Capítulo 50

Adamsberg se esforzó en pasar inadvertido al entrar de nuevo en Ordebec a las dos de la tarde, una hora favorable de domingo en que las calles estaban vacías. Tomó la carretera forestal para ir a la casa de Léo, abrió la puerta de la habitación que consideraba suya. Hundirse en el surco del colchón le pareció una prioridad evidente. Depositó al dócil Hellebaud en el antepecho de la ventana y se acurrucó en la cama. Sin dormirse, escuchando el arrullo del palomo, que parecía satisfecho de volver a su sitio. Dejando entremezclarse todos sus pensamientos sin tratar ya de seleccionarlos. Recientemente, había visto una fotografía que le había llamado la atención por ofrecerle una clara ilustración de la idea que se hacía de su cerebro. Era el contenido de las redes de pesca vertido en el puente de un gran barco, formando una masa más alta que los marineros, heteróclita, que desafiaba la identificación mezclando inextricablemente la plata de los peces, el pardo de las algas, el gris de los crustáceos -de mar, y no de tierra como la cochinilla-, el azul de los bogavantes, el blanco de las conchas, sin que pudieran distinguirse los límites de los diferentes elementos. Siempre luchaba con eso, con un aglomerado confuso, ondeante y proteiforme, siempre a punto de alterarse o de derrumbarse, incluso de volver al mar. Los marinos seleccionaban la masa echando al agua las piezas demasiado pequeñas, los tapones de algas, las materias impropias, conservando las formas útiles y conocidas. Adamsberg, le parecía a él, procedía a la inversa, desechando los elementos que tenían sentido y escrutando luego los fragmentos ineptos de su amasijo personal.

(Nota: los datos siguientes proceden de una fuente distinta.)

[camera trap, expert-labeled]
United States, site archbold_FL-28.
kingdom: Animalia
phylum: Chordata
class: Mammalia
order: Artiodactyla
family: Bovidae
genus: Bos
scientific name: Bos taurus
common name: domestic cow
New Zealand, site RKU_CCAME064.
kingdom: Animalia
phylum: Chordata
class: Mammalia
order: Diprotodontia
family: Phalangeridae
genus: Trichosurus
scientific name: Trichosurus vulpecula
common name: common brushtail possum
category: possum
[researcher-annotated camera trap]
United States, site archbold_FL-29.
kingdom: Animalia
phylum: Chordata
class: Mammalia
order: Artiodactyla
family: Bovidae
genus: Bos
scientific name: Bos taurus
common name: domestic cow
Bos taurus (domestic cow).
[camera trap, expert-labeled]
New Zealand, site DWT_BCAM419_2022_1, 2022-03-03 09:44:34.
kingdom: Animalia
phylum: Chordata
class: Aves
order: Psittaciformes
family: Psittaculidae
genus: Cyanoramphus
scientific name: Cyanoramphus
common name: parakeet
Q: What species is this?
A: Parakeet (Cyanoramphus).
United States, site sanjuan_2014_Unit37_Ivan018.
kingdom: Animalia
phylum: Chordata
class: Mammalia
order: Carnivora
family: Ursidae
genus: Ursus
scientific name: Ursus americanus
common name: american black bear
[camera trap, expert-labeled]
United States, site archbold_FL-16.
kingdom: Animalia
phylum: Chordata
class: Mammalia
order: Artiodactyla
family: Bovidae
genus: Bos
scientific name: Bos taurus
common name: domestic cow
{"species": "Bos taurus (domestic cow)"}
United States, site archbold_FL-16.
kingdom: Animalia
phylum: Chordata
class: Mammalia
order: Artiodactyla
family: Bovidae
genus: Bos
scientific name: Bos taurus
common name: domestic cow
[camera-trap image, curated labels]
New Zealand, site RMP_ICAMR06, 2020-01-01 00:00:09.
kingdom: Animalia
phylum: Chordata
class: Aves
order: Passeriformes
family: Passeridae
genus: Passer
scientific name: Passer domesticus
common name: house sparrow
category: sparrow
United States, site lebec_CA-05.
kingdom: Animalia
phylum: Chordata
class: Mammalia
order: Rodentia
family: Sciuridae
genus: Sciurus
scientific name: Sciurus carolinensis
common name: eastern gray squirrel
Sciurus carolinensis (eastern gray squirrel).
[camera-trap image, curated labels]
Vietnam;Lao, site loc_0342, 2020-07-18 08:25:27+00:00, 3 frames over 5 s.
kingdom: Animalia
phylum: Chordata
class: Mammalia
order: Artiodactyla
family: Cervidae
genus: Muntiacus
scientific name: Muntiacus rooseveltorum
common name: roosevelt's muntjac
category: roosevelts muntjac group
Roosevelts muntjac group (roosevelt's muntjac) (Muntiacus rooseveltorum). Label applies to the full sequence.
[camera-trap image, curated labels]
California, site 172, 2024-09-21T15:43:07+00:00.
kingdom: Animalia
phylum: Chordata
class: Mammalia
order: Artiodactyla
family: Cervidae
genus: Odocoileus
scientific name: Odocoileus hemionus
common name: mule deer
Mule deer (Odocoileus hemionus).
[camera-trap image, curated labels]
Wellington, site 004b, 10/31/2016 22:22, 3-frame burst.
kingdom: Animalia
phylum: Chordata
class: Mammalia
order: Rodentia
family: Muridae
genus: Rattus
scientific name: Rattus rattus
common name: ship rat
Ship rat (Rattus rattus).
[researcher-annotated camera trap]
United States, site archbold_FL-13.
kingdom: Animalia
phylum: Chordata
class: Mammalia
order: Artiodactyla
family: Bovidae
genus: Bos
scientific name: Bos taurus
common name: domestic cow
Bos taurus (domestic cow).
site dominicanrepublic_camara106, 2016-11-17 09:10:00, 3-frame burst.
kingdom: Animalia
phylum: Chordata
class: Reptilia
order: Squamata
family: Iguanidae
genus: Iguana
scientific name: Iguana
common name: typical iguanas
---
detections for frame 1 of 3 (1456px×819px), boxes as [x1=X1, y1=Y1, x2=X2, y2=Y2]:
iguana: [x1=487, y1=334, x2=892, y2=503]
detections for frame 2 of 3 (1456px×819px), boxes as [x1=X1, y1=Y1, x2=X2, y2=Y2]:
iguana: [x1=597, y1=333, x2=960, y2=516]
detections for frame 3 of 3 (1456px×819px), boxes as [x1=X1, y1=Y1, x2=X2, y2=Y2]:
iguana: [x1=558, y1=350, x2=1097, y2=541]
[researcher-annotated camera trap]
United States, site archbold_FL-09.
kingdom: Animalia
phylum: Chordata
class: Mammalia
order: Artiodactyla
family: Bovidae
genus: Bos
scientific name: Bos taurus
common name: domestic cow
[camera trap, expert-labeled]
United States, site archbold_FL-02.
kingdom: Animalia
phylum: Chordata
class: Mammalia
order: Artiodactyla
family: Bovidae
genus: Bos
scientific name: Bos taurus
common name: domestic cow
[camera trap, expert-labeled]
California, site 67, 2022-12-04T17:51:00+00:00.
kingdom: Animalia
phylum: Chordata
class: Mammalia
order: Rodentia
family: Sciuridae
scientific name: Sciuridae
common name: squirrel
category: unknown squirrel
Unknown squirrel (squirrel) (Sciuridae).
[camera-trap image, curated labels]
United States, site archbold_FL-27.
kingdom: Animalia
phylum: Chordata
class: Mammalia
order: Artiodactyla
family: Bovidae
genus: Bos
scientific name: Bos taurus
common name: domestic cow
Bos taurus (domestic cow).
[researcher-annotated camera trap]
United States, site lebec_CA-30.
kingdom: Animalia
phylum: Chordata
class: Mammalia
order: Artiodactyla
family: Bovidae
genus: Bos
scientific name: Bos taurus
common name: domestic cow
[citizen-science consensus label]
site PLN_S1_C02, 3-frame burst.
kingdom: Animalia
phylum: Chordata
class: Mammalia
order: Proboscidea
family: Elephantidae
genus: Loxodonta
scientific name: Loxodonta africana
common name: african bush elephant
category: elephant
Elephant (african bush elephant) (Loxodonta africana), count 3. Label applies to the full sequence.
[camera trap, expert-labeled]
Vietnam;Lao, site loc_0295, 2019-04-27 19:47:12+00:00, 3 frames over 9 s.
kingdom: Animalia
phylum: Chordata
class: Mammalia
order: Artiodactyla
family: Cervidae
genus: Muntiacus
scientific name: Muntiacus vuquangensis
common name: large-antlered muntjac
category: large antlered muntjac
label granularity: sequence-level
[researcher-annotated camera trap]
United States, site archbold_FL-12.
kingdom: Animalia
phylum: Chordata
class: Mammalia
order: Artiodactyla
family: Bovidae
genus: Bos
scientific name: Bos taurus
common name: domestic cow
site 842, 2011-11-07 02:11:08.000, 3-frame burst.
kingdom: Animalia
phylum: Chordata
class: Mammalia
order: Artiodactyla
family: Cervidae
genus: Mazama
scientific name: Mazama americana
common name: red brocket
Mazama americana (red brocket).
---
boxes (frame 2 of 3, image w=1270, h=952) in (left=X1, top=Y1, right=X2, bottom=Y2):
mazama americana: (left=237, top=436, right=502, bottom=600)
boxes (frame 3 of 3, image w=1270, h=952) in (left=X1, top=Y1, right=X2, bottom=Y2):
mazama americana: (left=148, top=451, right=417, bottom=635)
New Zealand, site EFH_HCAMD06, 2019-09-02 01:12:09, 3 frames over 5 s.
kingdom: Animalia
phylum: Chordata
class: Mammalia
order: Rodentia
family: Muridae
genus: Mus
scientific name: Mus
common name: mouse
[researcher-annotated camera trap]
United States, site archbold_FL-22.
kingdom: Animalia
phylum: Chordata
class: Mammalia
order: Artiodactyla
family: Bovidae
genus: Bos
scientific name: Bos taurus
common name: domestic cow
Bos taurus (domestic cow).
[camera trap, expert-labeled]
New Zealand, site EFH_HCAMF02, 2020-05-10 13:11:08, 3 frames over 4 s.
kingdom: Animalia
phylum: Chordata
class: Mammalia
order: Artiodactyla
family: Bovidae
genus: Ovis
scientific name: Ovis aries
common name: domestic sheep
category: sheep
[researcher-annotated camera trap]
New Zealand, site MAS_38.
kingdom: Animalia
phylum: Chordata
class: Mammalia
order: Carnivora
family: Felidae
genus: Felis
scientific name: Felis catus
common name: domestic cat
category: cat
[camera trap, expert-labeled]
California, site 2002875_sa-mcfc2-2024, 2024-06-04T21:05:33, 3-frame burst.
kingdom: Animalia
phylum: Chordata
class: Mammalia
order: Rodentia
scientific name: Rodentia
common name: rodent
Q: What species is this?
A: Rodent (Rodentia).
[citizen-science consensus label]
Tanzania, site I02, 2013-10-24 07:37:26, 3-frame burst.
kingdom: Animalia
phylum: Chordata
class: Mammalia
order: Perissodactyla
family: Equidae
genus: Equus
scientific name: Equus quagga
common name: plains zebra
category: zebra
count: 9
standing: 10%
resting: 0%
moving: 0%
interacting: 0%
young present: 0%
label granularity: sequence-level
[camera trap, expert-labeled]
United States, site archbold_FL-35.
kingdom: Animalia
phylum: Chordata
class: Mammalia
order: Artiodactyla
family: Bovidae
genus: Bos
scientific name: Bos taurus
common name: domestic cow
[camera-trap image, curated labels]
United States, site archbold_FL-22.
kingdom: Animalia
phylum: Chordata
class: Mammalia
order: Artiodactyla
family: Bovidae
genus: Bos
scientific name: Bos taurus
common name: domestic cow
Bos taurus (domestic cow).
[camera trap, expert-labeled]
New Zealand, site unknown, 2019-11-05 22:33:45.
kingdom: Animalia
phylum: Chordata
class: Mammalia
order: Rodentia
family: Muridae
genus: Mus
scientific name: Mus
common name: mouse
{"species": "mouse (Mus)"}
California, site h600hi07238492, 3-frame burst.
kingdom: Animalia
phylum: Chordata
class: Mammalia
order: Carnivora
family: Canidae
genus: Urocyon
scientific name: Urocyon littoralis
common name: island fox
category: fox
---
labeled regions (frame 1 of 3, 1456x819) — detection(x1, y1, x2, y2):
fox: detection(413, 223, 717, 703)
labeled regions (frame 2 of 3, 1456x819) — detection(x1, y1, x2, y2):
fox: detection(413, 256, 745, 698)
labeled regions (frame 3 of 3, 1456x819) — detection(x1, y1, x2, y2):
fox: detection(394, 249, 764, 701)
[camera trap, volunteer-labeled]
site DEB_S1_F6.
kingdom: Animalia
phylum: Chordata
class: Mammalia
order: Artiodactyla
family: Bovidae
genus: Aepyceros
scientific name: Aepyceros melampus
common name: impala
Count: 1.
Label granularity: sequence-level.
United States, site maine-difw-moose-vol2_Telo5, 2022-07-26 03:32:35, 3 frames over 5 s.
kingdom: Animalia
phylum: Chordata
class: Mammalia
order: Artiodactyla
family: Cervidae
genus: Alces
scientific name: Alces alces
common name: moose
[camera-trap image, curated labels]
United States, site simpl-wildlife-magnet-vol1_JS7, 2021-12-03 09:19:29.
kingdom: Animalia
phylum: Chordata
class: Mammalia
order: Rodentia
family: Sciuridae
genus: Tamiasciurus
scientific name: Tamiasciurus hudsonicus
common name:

Volvió al punto de partida, desde la mano de Blériot alzándose ante el café, y dio rienda suelta a las imágenes y sonidos de Ordebec, al bello rostro corroído del señor Hellequin, Léo esperándolo en el bosque, la bombonera Imperio en la mesa de Émeri, Hippo sacudiendo el vestido mojado de su hermana, la yegua cuyo hocico había acariciado, Mo y los lápices de colores, el ungüento en las partes arcillosas de Antonin, la sangre sobre la Madona de Glayeux, Veyrenc hundido en el andén de la estación, las vacas y la cochinilla, las bolas de electricidad, la batalla de Eylau, que Émeri había conseguido contarle tres veces, el bastón del conde golpeando el viejo parquet, el ruido de los grillos en casa de los Vendermot, la piara de jabalíes en el camino de Bonneval. Se volvió boca arriba, se puso las manos debajo de la nuca, mirando las vigas del techo. El azúcar. El azúcar lo había acosado a lo largo de los días, causándole una irritación anormal, hasta el punto de que lo había suprimido del café.

Adamsberg se levantó al cabo de dos horas, con las mejillas demasiado calientes. Sólo tenía una persona a quien ver, Hippolyte. Esperaría hasta las siete de la tarde, la hora en que todos los habitantes de Ordebec están apiñados en las cocinas y cafés para el aperitivo. Pasando por fuera del pueblo, podría llegar a la casa Vendermot sin correr el riesgo de encontrarse con alguien. También ellos estarían tomando el aperitivo, quizá acabando ese terrible oporto que habían comprado para agasajarle. Convencer a Hippo sin que se diera cuenta, hacer que fuera al lugar exacto donde él quería que estuviera, dirigirlo sin un solo fallo. Somos buena gente. Es una definición muy rápida para un niño con los dedos amputados que había aterrorizado a sus compañeros durante años. Somos buena gente. Consultó sus dos relojes. Tenía que hacer tres llamadas de confirmación. Una al conde de Valleray, otra a Danglard y la última a Merlán. Se pondría en camino al cabo de dos horas y media.

Salió sigilosamente de la habitación hasta el sótano. Allí, subiéndose a un tonel, alcanzaba un ventanuco polvoriento, única abertura que daba a una porción del prado de las vacas. Tenía tiempo, esperaría.

Al dirigirse prudentemente a la casa Vendermot cuando sonaba el ángelus, se sentía satisfecho. Tres vacas se habían movido, ni una menos. Y además, varios metros, sin despegar el hocico de la hierba. Eso le pareció un signo excelente para el futuro de Ordebec.